**EXERCISE DIRECTIONS**
Give back exactly the lines from the start of the entries below to the line holding "blog 1 - Roupas para pets e para seus donos", that line included, and leave every picture out.

**PROVIDED INFORMATION**
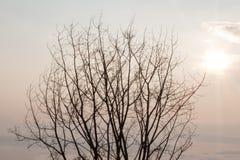 Δέντρο με τον ήλιο Στοκ Φωτογραφία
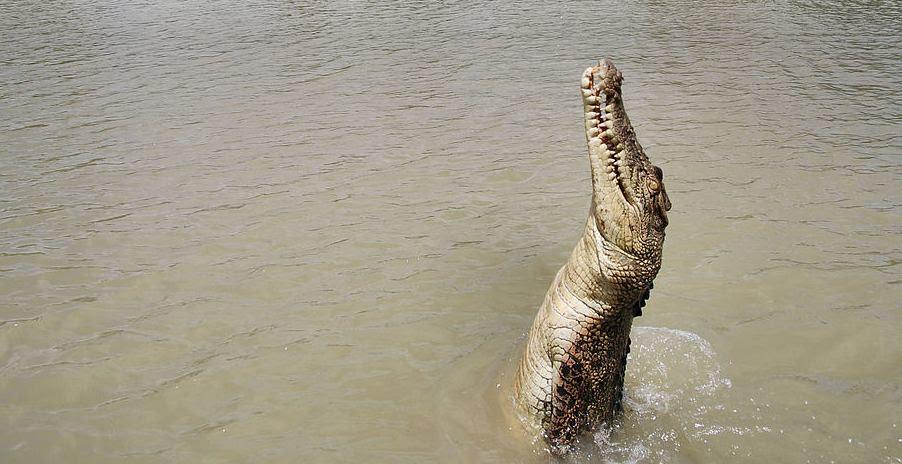Helga Broel, Jumping Crocodile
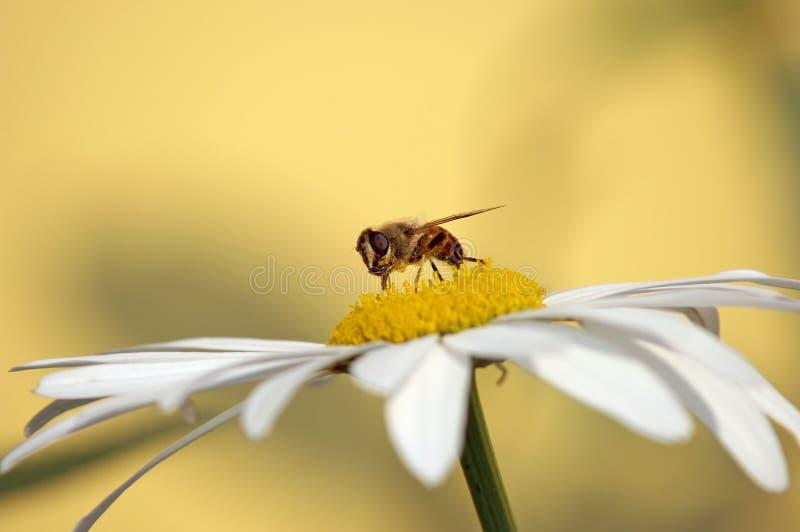 маргаритка пчелы стоковая фотография rf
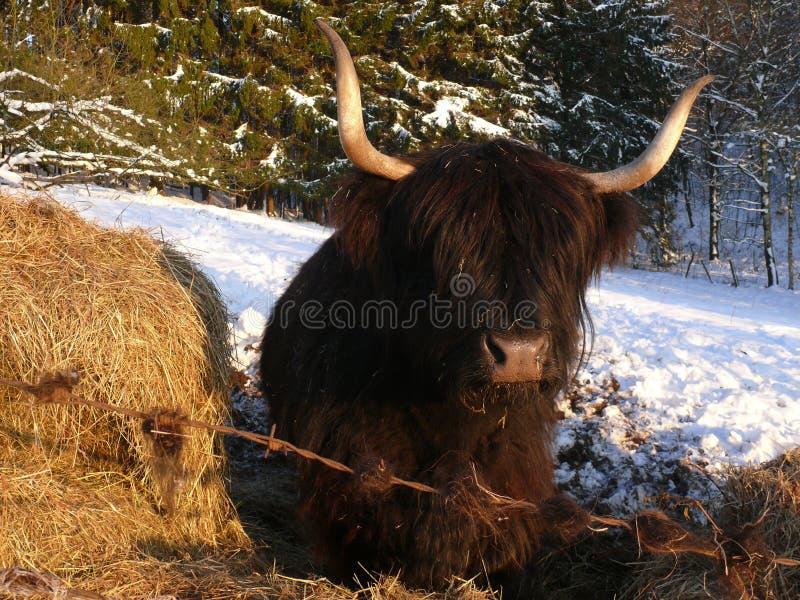 Skotte Gaelic Highland arkivbild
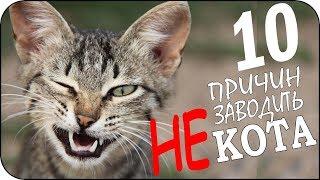 Download 10 причин не заводить кота Video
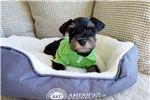Picture of Black and Silver Male Mini Schnauzer Puppy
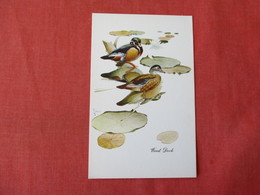 Wood Duck  > Ref 3341 - Birds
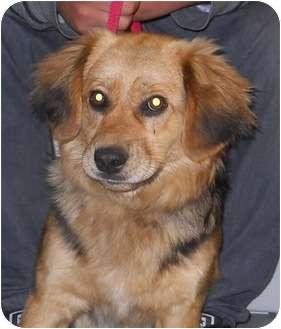Sheltie, Shetland Sheepdog Mix Dog for adoption in Belvidere, Illinois - Hewey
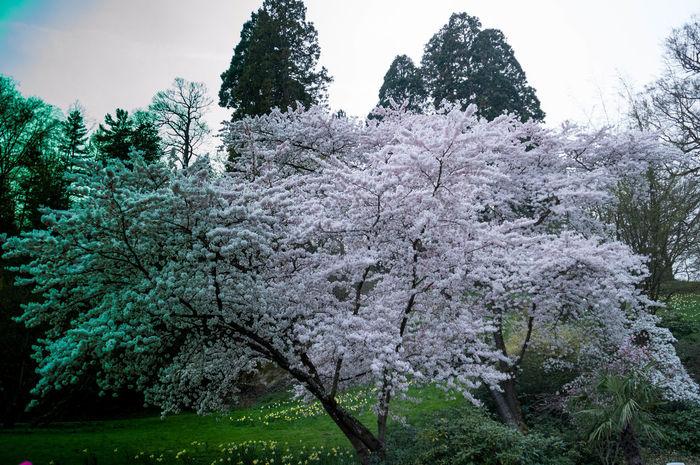 Endlich ist der Frühling da Takenbyme ShoutOut Sigma Nikonphotography Nikond3200 First Eyeem Photo Showcase April Tamron Tree Baum Blüte Frühling Spring Spring Flowers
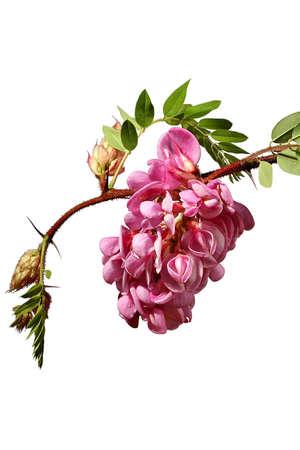 Pink Acacia Banco de Imagens
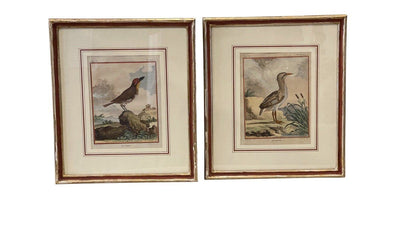 Engraving - PAIR OF 18TH CENTURY HAND-COLORED BIRD ENGRAVINGS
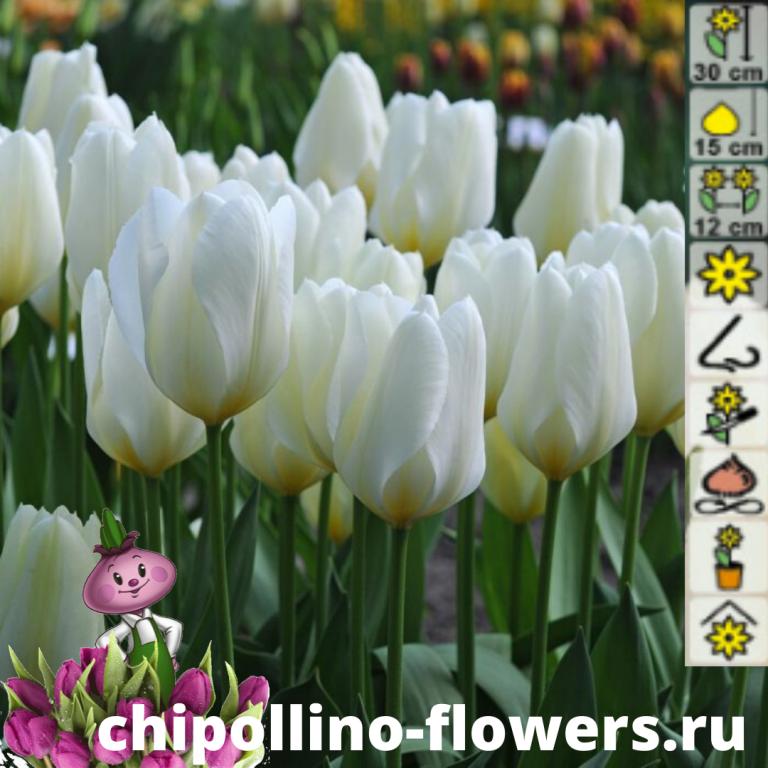 Тюльпан Purissima (5 луковиц)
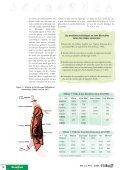 Prédiction du poids de gras des porcs charcutiers à partir de la ... - Ifip - Page 2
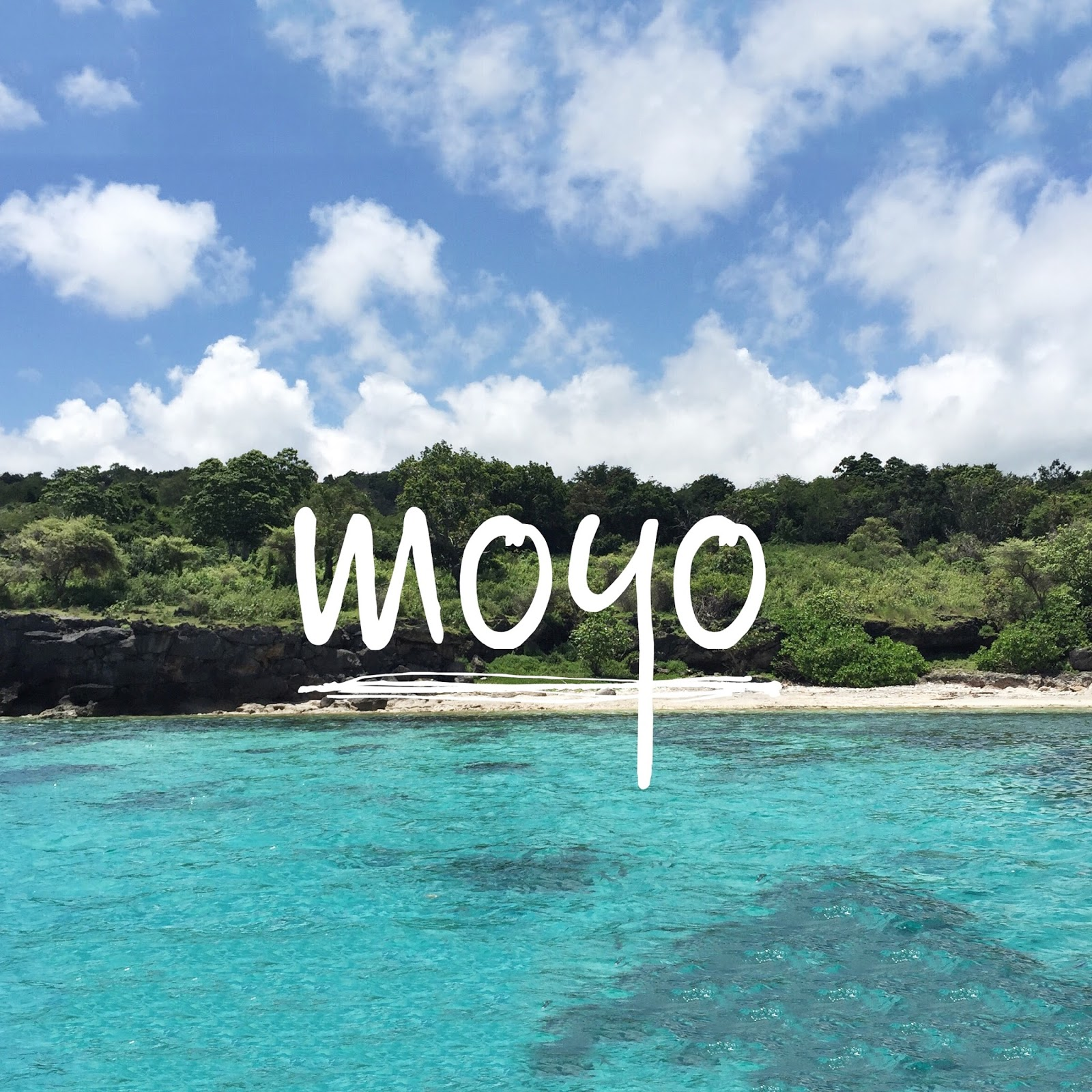 cerita febrian pengalaman sasaat di pulau moyo rh ceritafebrian com
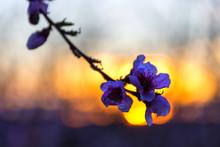 Flor, Flores De Melocotonero, ...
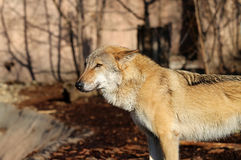 Beautiful photo of a wolf. Beautiful photo with a wolf illuminated by the sunutiful photo of a wolf Stock Images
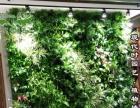 室内生态植物墙,无土栽培设备加盟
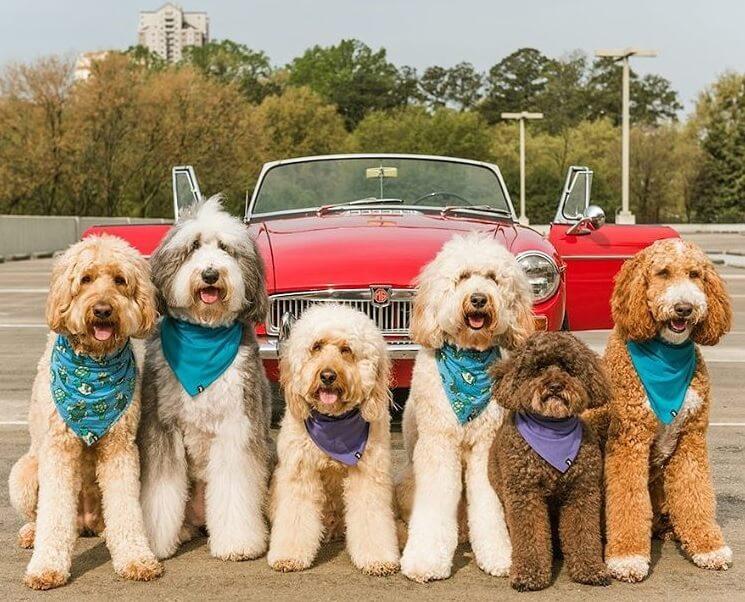 blog 1 - Roupas para pets e para seus donos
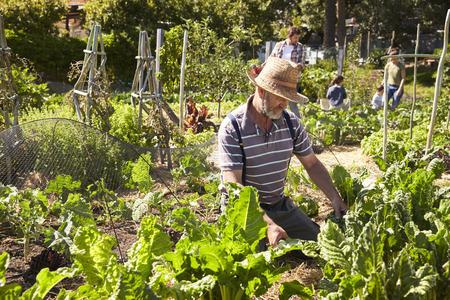 Mature Man Working On Community Allotment Standard-Bild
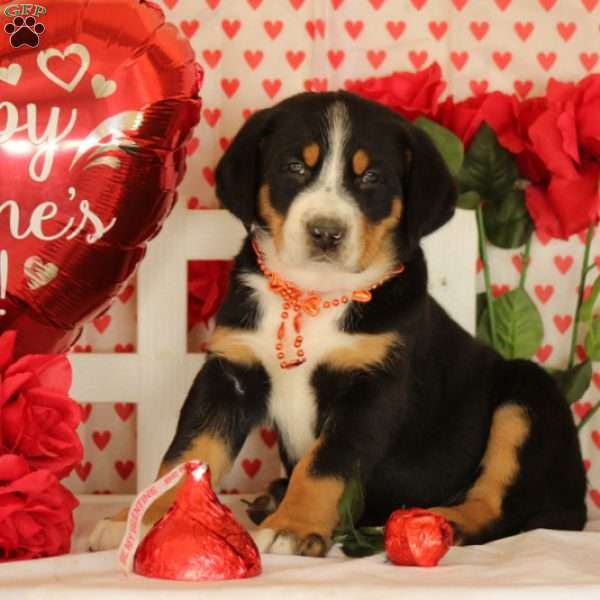 Payton, Greater Swiss Mountain Dog Puppy
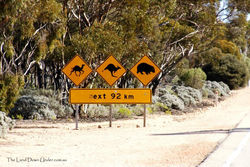 Camel, Kangaroo and Wombat Sign - South Australia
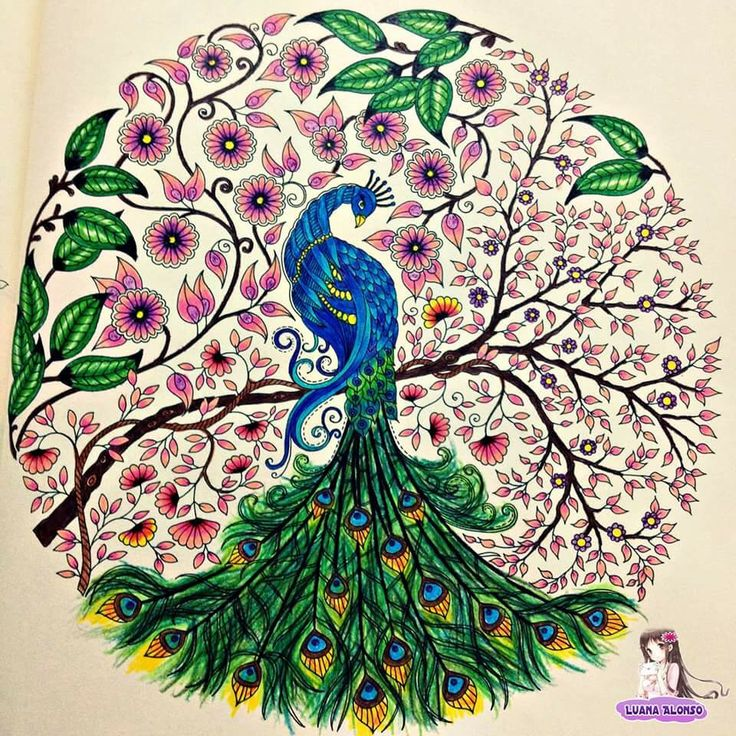 17 Best Images About Peacock Secret Garden Pavo Jardim Secreto On Pinterest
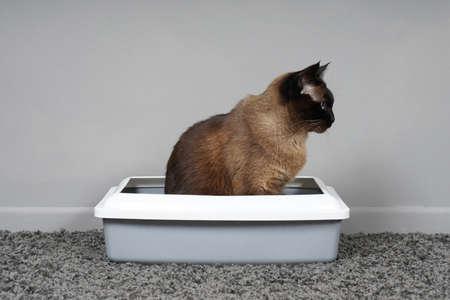 housebroken siamese cat sitting in cat litter box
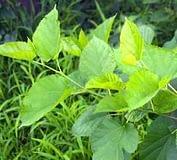 chlorophyllin ariix restoriix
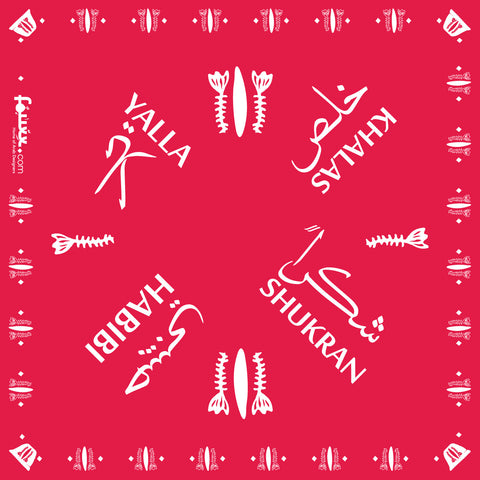 Red Bandana & Face Cover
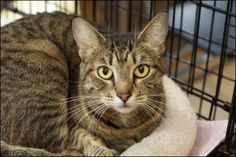 Missy came to us when her owner was evicted from their home. Now Missy is waiting at the shelter for that special someone to come take her home. Could she be waiting for YOU?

**ANSWER BELOW**
 Δέντρο με τον ήλιο Στοκ Φωτογραφία
Helga Broel, Jumping Crocodile
 маргаритка пчелы стоковая фотография rf
 Skotte Gaelic Highland arkivbild
 Download 10 причин не заводить кота Video
Picture of Black and Silver Male Mini Schnauzer Puppy
 Wood Duck  > Ref 3341 - Birds
Sheltie, Shetland Sheepdog Mix Dog for adoption in Belvidere, Illinois - Hewey
 Endlich ist der Frühling da Takenbyme ShoutOut Sigma Nikonphotography Nikond3200 First Eyeem Photo Showcase April Tamron Tree Baum Blüte Frühling Spring Spring Flowers
 Pink Acacia Banco de Imagens
 Engraving - PAIR OF 18TH CENTURY HAND-COLORED BIRD ENGRAVINGS
 Тюльпан Purissima (5 луковиц)
 Prédiction du poids de gras des porcs charcutiers à partir de la ... - Ifip - Page 2
 cerita febrian pengalaman sasaat di pulau moyo rh ceritafebrian com
 Flor, Flores De Melocotonero, ...
 Beautiful photo of a wolf. Beautiful photo with a wolf illuminated by the sunutiful photo of a wolf Stock Images
 室内生态植物墙,无土栽培设备加盟
 blog 1 - Roupas para pets e para seus donos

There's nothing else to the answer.